Exercise

First Duel: Player vs. Patterned Enemy

Module 5 · Exercise 1 · ~1.5 hours · core capstone work

You're going to put the pieces together: ActionQueue drives the turn flow, an EnemyStrategy picks moves, the intent appears on screen before the enemy acts, and Bleed/Strength status effects resolve correctly. When you're done, you have a game that looks and feels like a turn-based card game even if the art is a gray rectangle.

Target behavior

  1. New duel starts. Enemy shows an intent icon above its portrait ("Enemy will attack for 5").
  2. Player plays a word, hits submit, damage number floats off the enemy.
  3. Player hits End Turn. Enemy turn starts. Intent resolves — sword swings, damage number off the player.
  4. Enemy updates intent for next turn.
  5. Repeat until someone reaches 0 HP.

Steps

1Combatant base class. Build the Combatant from Lesson 3. Make Player and Enemy nodes extend it (they're both combatants — DRY this up).

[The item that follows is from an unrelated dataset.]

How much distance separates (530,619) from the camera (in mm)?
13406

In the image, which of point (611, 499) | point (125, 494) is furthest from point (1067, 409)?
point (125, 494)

2ActionQueue in DuelController. Add var queue := ActionQueue.new() to DuelController. Replace inline state logic with enqueues:

func _on_state_entered(s: State) -> void:
    match s:
        State.PLAYER_DRAW:
            queue.enqueue(DrawAction.new(player, 7 - player.hand.card_count()))
            await queue.idle
            transition_to(State.PLAYER_PLAY)
        State.RESOLVING:
            # player's word already queued its damage via _on_word_submitted
            await queue.idle
            transition_to(State.ENEMY_TURN)
        State.ENEMY_TURN:
            enemy.start_turn()  # ticks statuses
            var actions := enemy.strategy.act({ "player": player, "rng": Global.rng, "self": enemy })
            for a in actions:
                queue.enqueue(a)
            await queue.idle
            # Decide next intent
            enemy.plan_next()
            if enemy.hp <= 0: transition_to(State.VICTORY)
            elif player.hp <= 0: transition_to(State.DEFEAT)
            else: transition_to(State.PLAYER_DRAW)

3Intent UI. Above the enemy sprite, add a TextureRect + Label. On each enemy.plan_next(), update them based on enemy.strategy.intent(context). At duel start, call plan_next once to seed the first intent.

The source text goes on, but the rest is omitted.